The imperative to assess is being felt also in higher ed. The perceived recalcitrance of faculty, I think, ought to be understood, at least in part, as the stand we are taking on the importance and meaning of our work. We do not want it - and our students and ourselves - to be degraded.

Friday, September 17, 2010

We the Nacirema




The other night, while prepping for my class on the Anthropology of North America, StraightMan suggested that I read this Onion piece from 2004. I finally got around to it today. It hurt to read it. A lot. I did not laugh. At all.

Later, reading martinimade's QOTD made my day. I interpret it to mean that Jon Stewart agrees with me - or at least that I agree with him - about "sucks" being the new normal: Except that he calls it "shit taco".

1 in 7 Americans now live in poverty, defined as about $22,000 a year for a family for four. The Washington Post noted:

Since 2007, the year before the recession kicked into gear, the country has almost 4 million fewer wage-earners. There are more children growing up poor.
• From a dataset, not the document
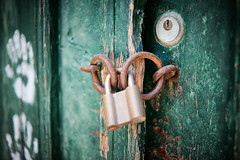 Closed tightly (iamunclefester) Tags: vacation holiday croatia krk otokkrk wood wooden door doorknob padlock lock key green lines hand print handprint hands texture figure rusty old decay paint painted varnish ring closed closeup close used shabby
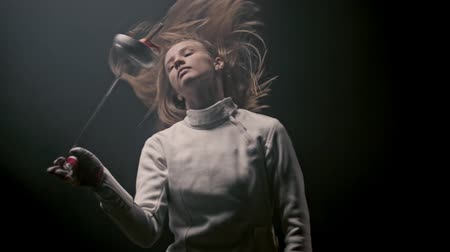szermierka : A young attractive woman fencer playing with her sword Wideo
And for the first time since the government began tracking health insurance in 1987, the number of people who have health coverage declined, as people lost jobs with health benefits or employers stopped offering it.
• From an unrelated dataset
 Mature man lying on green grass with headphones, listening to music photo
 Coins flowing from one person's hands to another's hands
Those of us who are fortunate enough to remain employed on the one hand feel grateful, but on the other hand also insecure and uncertain. Not to mention overstretched in almost every domain, with pressure to do more with less at work and at home.

I suspect that expectations already had been increasing even before the economic downturn, which then becomes referenced as the reason to "explain" (or justify) so-called austerity measures, which become promoted as "temporary" and as "shared" sacrifice.

Or it just might be time to wake up and smell the shit taco.

Monday, September 13, 2010

Further proof



Further proof that "sucks" is the new normal: The incorporation of routines like the morning nit check and products like Lice Shield - "a new line of hair care products demonstrated to repel lice while, at the same time, gently cleansing and conditioning" - into the body rituals of the Nacirema (or at least a few families that I know).

StraightMan lamented this morning that the days when a single rinse of pesticide shampoo could visit devastation upon the lice have gone: This is now a nit by nit battle. The guerilla warfare / new world order / post-9/11 / counterinsurgency tensions surrounding such a statement make my skin crawl as much as the idea of lice makes me itch.

I feel so colonized.

Note that the Web site photo for "Lice Shield" (above) is a child dressed as a knight engaged in sword-in-hand combat. Which seems to prove StraightMan's point. What a frustrated parent like myself really wants to see is a mushroom cloud swirling around that child's head, with stone cold lice on their backs and their six legs pointed skyward...

Uh oh. I seem to have lapsed into Cold War nostalgia. I am way too young for this.